Я не люблю об этом вспоминать…
Потом мы, десять прапорщиков полкового спецназа, сидели в ожидании трибунала, а тут и по всей стране началось.
Всех собак повесили на ротного. Костика уволили, остальным трибунал заменили гауптвахтой. Так Пеликаныч прикрыл нас еще раз, уже оттуда.
А всесоюзный процесс набирал силу. Его регулировщик зажигал зеленый свет и танкам, и демонстрациям одновременно.
Не прошло и года, как поползли слухи об увольнении замполитов. Наш решил напоследок свалить командира полка, для чего снова вытащил на свет историю с беспределом спецназа. На этот раз главным козлом отпущения почему-то оказался я.

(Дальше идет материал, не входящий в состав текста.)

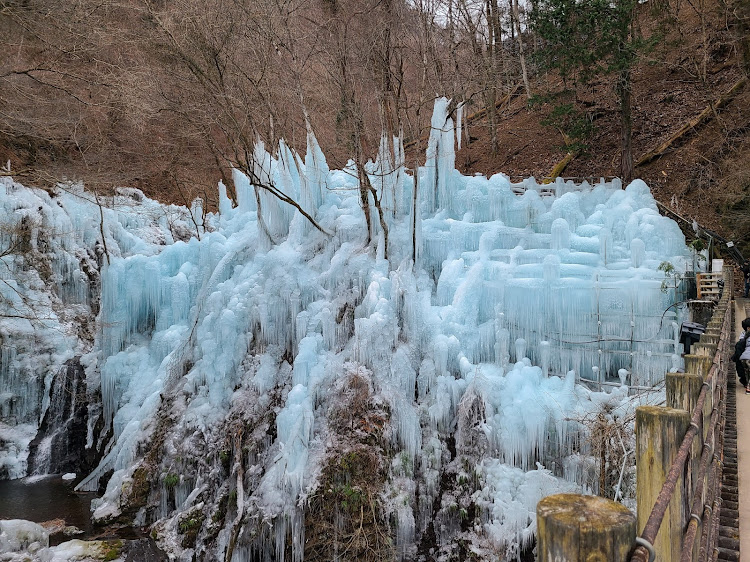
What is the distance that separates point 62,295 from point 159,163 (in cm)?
993

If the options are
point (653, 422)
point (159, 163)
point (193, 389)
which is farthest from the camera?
point (159, 163)

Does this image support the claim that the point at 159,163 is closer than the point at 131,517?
No

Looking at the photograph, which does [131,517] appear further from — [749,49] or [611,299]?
[749,49]

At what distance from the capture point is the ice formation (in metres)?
8.41

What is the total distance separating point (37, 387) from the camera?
13148mm

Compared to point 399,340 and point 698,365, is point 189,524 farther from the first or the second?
point 698,365

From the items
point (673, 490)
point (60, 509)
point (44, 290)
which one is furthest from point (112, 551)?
point (673, 490)

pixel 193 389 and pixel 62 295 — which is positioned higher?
pixel 62 295

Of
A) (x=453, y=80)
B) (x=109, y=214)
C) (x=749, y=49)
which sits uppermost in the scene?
(x=749, y=49)

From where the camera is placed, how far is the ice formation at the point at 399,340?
8406 mm

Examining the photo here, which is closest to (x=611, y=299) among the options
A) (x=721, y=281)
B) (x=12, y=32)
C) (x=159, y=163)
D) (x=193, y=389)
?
(x=721, y=281)

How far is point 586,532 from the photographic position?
3.93 ft

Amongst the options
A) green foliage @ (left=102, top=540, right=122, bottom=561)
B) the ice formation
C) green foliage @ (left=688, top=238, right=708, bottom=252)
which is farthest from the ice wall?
green foliage @ (left=688, top=238, right=708, bottom=252)

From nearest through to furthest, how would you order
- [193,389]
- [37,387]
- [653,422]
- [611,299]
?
[653,422] < [611,299] < [193,389] < [37,387]
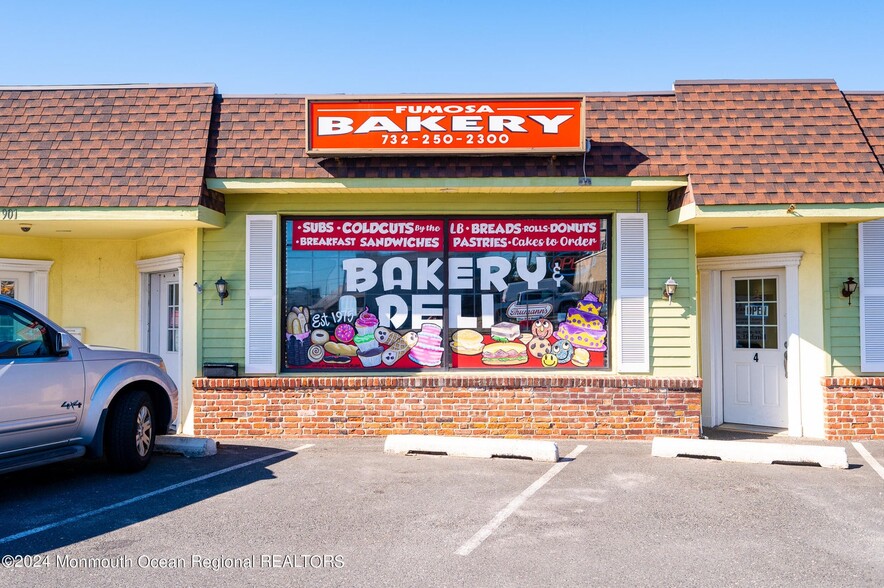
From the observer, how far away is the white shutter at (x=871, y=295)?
945 centimetres

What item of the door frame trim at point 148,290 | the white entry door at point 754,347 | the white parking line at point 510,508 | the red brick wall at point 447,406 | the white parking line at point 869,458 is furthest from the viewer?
the white entry door at point 754,347

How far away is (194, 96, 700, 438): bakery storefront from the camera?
30.3ft

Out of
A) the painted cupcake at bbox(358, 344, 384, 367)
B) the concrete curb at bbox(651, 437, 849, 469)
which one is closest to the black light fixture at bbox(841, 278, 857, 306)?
the concrete curb at bbox(651, 437, 849, 469)

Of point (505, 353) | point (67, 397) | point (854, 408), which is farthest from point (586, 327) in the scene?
point (67, 397)

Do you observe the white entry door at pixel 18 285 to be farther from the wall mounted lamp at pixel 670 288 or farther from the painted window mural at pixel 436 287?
the wall mounted lamp at pixel 670 288

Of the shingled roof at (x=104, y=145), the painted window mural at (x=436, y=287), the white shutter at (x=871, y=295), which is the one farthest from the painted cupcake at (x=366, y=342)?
the white shutter at (x=871, y=295)

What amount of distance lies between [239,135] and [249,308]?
2.27 metres

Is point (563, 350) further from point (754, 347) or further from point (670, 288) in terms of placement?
point (754, 347)

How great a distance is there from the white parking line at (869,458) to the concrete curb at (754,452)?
313mm

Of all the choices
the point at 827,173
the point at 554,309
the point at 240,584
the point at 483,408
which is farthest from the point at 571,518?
the point at 827,173

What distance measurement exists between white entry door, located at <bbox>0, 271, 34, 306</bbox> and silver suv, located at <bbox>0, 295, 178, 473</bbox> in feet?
12.1

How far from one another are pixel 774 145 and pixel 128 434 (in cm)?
835

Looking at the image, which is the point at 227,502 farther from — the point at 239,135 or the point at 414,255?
the point at 239,135

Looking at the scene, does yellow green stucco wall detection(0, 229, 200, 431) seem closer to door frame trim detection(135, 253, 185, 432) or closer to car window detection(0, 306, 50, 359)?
door frame trim detection(135, 253, 185, 432)
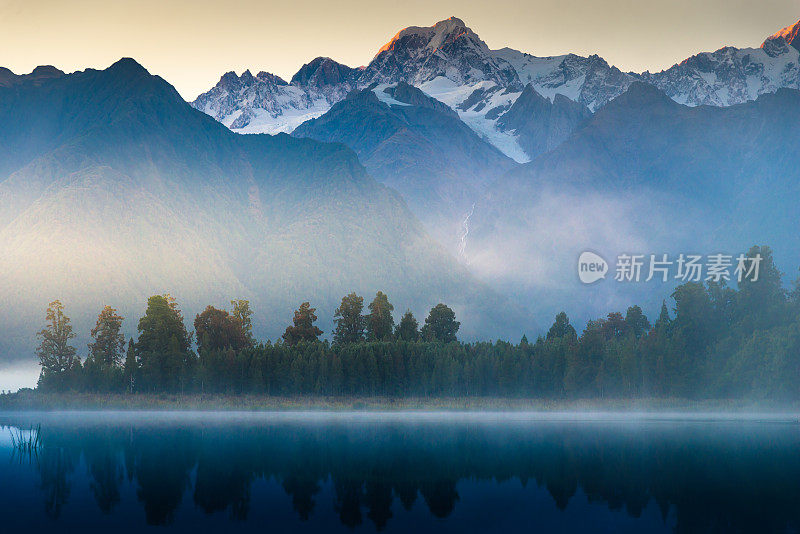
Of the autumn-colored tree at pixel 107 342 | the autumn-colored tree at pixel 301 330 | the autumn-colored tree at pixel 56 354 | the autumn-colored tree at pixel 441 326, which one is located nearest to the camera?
the autumn-colored tree at pixel 56 354

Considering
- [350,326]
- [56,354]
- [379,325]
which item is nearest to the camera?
[56,354]

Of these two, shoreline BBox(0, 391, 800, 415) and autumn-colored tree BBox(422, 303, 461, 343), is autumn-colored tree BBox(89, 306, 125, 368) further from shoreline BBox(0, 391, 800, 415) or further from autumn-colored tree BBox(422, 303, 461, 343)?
autumn-colored tree BBox(422, 303, 461, 343)

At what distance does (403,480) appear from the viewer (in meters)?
69.9

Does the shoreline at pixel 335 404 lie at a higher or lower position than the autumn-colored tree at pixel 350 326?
lower

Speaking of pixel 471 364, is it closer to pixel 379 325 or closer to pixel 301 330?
pixel 379 325

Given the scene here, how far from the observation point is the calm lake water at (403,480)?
185ft

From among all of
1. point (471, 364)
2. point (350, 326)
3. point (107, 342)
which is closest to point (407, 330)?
point (350, 326)

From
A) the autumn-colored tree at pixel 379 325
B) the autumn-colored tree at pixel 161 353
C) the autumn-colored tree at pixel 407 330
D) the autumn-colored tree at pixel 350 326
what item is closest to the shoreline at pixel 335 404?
the autumn-colored tree at pixel 161 353

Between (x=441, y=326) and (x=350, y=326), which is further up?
(x=441, y=326)

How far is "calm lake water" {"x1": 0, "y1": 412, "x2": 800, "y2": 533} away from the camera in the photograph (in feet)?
185

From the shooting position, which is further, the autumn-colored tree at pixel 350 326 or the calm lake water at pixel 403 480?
the autumn-colored tree at pixel 350 326

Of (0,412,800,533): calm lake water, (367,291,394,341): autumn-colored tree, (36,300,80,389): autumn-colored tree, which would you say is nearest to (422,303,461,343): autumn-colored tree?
(367,291,394,341): autumn-colored tree

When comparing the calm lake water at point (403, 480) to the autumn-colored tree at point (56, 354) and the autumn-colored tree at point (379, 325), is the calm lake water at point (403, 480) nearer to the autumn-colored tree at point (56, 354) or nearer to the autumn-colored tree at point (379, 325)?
the autumn-colored tree at point (56, 354)

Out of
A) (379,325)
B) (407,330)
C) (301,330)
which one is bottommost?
(301,330)
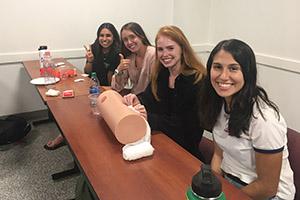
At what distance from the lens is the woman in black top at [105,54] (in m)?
2.80

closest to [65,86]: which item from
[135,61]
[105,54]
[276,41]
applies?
[135,61]

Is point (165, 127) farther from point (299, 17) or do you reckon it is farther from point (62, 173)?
point (299, 17)

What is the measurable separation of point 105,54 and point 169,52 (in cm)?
135

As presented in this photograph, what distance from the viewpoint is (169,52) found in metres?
1.66

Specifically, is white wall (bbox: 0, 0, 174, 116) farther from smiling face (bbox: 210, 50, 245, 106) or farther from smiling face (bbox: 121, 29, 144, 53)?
smiling face (bbox: 210, 50, 245, 106)

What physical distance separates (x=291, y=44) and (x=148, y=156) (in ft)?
7.18

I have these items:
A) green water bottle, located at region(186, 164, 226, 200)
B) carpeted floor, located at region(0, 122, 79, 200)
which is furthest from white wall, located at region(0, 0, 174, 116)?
green water bottle, located at region(186, 164, 226, 200)

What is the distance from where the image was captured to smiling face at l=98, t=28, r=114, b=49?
2.79 meters

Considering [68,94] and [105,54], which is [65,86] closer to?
[68,94]

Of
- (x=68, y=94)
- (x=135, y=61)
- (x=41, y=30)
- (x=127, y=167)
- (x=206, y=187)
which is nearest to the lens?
(x=206, y=187)

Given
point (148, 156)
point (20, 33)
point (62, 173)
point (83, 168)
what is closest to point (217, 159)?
point (148, 156)

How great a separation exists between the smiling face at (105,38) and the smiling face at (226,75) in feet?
5.76

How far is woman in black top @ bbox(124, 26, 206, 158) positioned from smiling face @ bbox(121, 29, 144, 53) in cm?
61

Последний вечер перед приездом очередной комиссии свел нас в комнате отдыха. По телевизору шла какая-то средневековая пьеса, там тоже разбирали чье-то персональное дело. Я несколько раз пытался поймать события, но тут же отключался, думая о своем деле, которое завтра всплывет во всей красе.
Ребята тоже маялись, стараясь не встречаться со мной взглядами. Разговор не клеился. То же самое происходило, когда увольняли Костика. Потеря, вина и победа были общие, но каждый хотел остаться в армии.